Do you know what it's like to feel ugly all the time?* >>
A volte riesco magicamente a
ricordare il suo volto
rilassarsi di scatto, di fronte a quelle mie parole dettate da
disperazione e
paura. Rivedo quegli occhi che tanto amavo farsi di nuovo dolci,
abbandonando
lo sconvolgimento del momento. Tutto merito delle frasi che mai ero
riuscita a
pronunciare prima - fiele che avevo nascosto sempre, perché
parlare mi avrebbe
sicuramente fatto fin troppo male. Nascondermi era il mio mestiere,
velare i
miei sentimenti una specializzazione.
Ma le dissi; riuscii
straordinariamente a farlo, magari
grazie alla sua espressione arrabbiata - non volevo che mi odiasse, non
avrei
potuto sopportarlo. Io ci vivevo, di lui. Potei quindi avvertire il mio
corpo
rabbrividire, sentendo distintamente le sue mani e lo spostamento
d'aria che
provocarono quando riuscirono a pigiarsi appena sui miei fianchi
striminziti,
ancorandomi con delicatezza e trasportandomi tra le sue braccia senza
alcuna
fatica. A quel punto pensai di poter volare, davvero.
A volte avverto ancora le sue
parole riecheggiarmi in
testa - in quella piccola parte della mia mente tuttora fragile e
malmessa, che
ha costantemente bisogno d'aiuto. Si ripetono spesso, riproducendo a
random il
giusto tono che serve, a mo' di tenera litania. “Torna a casa, Ylenia.” mi
sussurrò lievemente in un orecchio in
quell'istante magico, un suono quasi inudibile.
Ma il suo bisbiglio fu più che recepito. Ylenia ritrovò subito la strada di casa.
Aveva camminato a lungo
tempo per un percorso selvaggio lungo e tumultuoso, costeggiato da lupi
feroci
ed erbacce velenose. Aveva toccato con il piede destro la linea di non
ritorno
- sì, c'era arrivata e non se n'era curata più di
tanto. Ma poi era riuscita a
ritirarlo con cautela, seguendo incantata il mormorio sommesso di
Matteo e sorridendo
appena. Eppure si sentiva debole, Ylenia - forse l'entità
che l'aveva
sostituita era solo un fragile spettro senza sostanza e concretezza. Forse era il niente.
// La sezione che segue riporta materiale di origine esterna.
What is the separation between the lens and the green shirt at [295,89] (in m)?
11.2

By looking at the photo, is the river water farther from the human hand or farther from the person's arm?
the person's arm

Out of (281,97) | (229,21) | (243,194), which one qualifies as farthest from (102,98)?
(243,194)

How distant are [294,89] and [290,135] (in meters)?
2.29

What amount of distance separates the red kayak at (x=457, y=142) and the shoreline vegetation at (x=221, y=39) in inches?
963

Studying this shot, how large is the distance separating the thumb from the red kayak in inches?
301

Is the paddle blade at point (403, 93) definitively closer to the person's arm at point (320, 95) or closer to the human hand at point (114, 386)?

A volte ripenso a quel giorno,
magari annebbiando di
poco gli sgradevoli attimi precedenti e puntando tutta la mia
attenzione su di noi.
Cerco di percepire alla meglio i suoi muscoli guizzanti a contrasto con
il mio
corpo, focalizzandomi sul percorso che per un momento facemmo mentre le
sue
braccia mi stringevano ancora con leggerezza, totalmente attente a non
farmi
male. Riesco soddisfacentemente a rimembrarmi tutto di quell'attimo in
cui
capii quanto fossi stato stupida e totalmente cieca, di quanto avessi
sprecato
il mio tempo e soprattutto consumato il mio cuore.
Perché fu proprio
quando passammo davanti ad uno dei
tanti specchi di casa mia che ancora non ero riuscita a rompere -
proprio
davanti a quello specchio che avevo continuato ad odiare - che ci
riflettemmo,
forse per un secondo o anche meno. Osservai per la prima volta dopo
tanto tempo
la mia figura, la mia fotocopia. Molto probabilmente con remore, forse
con
paura; ma in quell'immagine non vidi me, non vidi un mostro e non
provai
disgusto. Lì
c'ero io, c'era Matteo.
C'ero io e c'era Matteo. C'eravamo noi. Noi, stretti e fusi in qualcosa
che sì,
sembrava essere infinitamente bello. A volte - adesso - ho capito. Ho
capito
che quel che stavo cercando, era sempre stato al mio fianco. Ed io non
me ne
sono mai accorta.
Note:
* “Non riesco a
ricordare l’ultima volta in cui ho visto
i miei occhi, o il colore della mia pelle. Sai
com’è sentirsi brutti tutto il
tempo?”
Citazione
dei “From First To
Last” dalla canzone “Waltz Moore”.
Ascoltatela, perché ne vale la pena.
Ciao,
a chiunque abbia letto.
Questa storia l’avevo già pubblicata nel lontano
2009, con il titolo “Waltz
Moore” e con una trama leggermente diversa. Poi recentemente
ho deciso di
modificarla e ripubblicarla. Ci tengo molto ed ha tematiche personali;
chi ha
vissuto un disturbo alimentare sa quanto sia importante riuscire a
vomitare
fuori tutta la merda che hai dentro. Non è facile.. ma alla
fine può fare star
meglio. Per me è stato così. Grazie di aver
letto, chiunque tu sia, spero di
essere riuscita a smuovere un po’ il tuo animo.